| WHAT TO DO |
Each line below is to be written out in full, exactly as shown.

| GIVEN DATA |
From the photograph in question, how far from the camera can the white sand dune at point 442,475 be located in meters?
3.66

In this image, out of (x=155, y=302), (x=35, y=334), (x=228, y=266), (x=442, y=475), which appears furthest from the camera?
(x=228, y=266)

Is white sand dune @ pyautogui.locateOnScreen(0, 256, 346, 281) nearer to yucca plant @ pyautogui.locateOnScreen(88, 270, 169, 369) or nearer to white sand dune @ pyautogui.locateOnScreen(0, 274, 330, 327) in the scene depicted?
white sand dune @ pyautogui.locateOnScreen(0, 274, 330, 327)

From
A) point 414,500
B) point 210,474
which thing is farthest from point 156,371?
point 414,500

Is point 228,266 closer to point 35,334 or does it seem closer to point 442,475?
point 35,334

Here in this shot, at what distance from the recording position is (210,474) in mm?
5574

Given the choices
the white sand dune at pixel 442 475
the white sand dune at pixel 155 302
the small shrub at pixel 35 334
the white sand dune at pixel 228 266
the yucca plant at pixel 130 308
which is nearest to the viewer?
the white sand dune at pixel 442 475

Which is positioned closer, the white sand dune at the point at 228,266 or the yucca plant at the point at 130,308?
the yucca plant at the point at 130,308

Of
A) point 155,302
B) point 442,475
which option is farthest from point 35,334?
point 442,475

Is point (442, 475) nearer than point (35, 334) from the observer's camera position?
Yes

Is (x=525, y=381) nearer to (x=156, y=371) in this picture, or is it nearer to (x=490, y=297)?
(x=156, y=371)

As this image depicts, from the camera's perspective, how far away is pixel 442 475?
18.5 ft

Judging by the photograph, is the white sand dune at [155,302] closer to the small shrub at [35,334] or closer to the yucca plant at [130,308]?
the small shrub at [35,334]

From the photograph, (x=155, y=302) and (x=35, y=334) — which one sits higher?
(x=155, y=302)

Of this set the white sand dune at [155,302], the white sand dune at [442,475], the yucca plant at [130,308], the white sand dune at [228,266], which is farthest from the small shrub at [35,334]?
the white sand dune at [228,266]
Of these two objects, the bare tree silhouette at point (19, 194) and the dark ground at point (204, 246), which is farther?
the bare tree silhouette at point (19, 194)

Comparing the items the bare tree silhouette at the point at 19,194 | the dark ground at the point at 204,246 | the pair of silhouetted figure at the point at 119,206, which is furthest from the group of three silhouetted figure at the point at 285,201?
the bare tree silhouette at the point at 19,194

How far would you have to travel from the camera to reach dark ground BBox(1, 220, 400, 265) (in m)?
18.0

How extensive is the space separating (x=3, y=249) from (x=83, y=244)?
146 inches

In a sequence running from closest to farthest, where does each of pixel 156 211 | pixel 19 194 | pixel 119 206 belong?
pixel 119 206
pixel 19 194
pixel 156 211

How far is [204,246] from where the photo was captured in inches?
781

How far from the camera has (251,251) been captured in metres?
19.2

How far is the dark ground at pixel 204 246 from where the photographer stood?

| RESPONSE FOR THIS EXERCISE |
From the photograph in question, how far from the camera can the white sand dune at point 442,475 be located in meters?
3.66

In this image, out of (x=155, y=302), (x=35, y=334), (x=228, y=266), (x=442, y=475), which appears furthest from the camera?
(x=228, y=266)

Is white sand dune @ pyautogui.locateOnScreen(0, 256, 346, 281) nearer to yucca plant @ pyautogui.locateOnScreen(88, 270, 169, 369) or nearer to white sand dune @ pyautogui.locateOnScreen(0, 274, 330, 327) in the scene depicted?
white sand dune @ pyautogui.locateOnScreen(0, 274, 330, 327)

From
A) point 414,500
B) point 210,474
which thing is farthest from point 156,371?
point 414,500

Is point 228,266 closer to point 35,334 or does it seem closer to point 442,475?
point 35,334

Here in this shot, at what distance from the recording position is (210,474) in mm?
5574

Given the choices
the white sand dune at pixel 442 475
the white sand dune at pixel 155 302
the small shrub at pixel 35 334
the white sand dune at pixel 228 266
the yucca plant at pixel 130 308
which is nearest to the viewer?
the white sand dune at pixel 442 475

Which is positioned closer, the white sand dune at the point at 228,266 or the yucca plant at the point at 130,308?
the yucca plant at the point at 130,308

Of
A) point 155,302
B) point 442,475
which option is farthest from point 35,334?
point 442,475

Is point (442, 475) nearer than point (35, 334) from the observer's camera position?
Yes

Is (x=525, y=381) nearer to (x=156, y=371) in this picture, or is it nearer to (x=490, y=297)?
(x=156, y=371)

As this image depicts, from the camera's perspective, how far away is pixel 442 475?
18.5 ft

Judging by the photograph, is the white sand dune at [155,302] closer to the small shrub at [35,334] or closer to the yucca plant at [130,308]?
the small shrub at [35,334]

From the photograph, (x=155, y=302) and (x=35, y=334) — which one sits higher?
(x=155, y=302)

Of this set the white sand dune at [155,302], the white sand dune at [442,475], the yucca plant at [130,308], the white sand dune at [228,266], which is farthest from the small shrub at [35,334]?
the white sand dune at [228,266]
Of these two objects, the bare tree silhouette at point (19, 194) and the dark ground at point (204, 246), which is farther?
the bare tree silhouette at point (19, 194)

Comparing the items the bare tree silhouette at the point at 19,194 | the dark ground at the point at 204,246 | the pair of silhouetted figure at the point at 119,206, which is furthest from the group of three silhouetted figure at the point at 285,201?
the bare tree silhouette at the point at 19,194

How far would you have to travel from the camera to reach dark ground BBox(1, 220, 400, 265) (in m)?
18.0

How extensive is the space separating (x=3, y=249) from (x=83, y=244)?
146 inches

In a sequence running from closest to farthest, where does each of pixel 156 211 | pixel 19 194 | pixel 119 206 belong?
pixel 119 206
pixel 19 194
pixel 156 211

How far is [204,246] from where the photo was captured in inches?
781

How far from the camera has (251,251) been captured in metres?
19.2

How far is the dark ground at pixel 204 246 from where the photographer stood?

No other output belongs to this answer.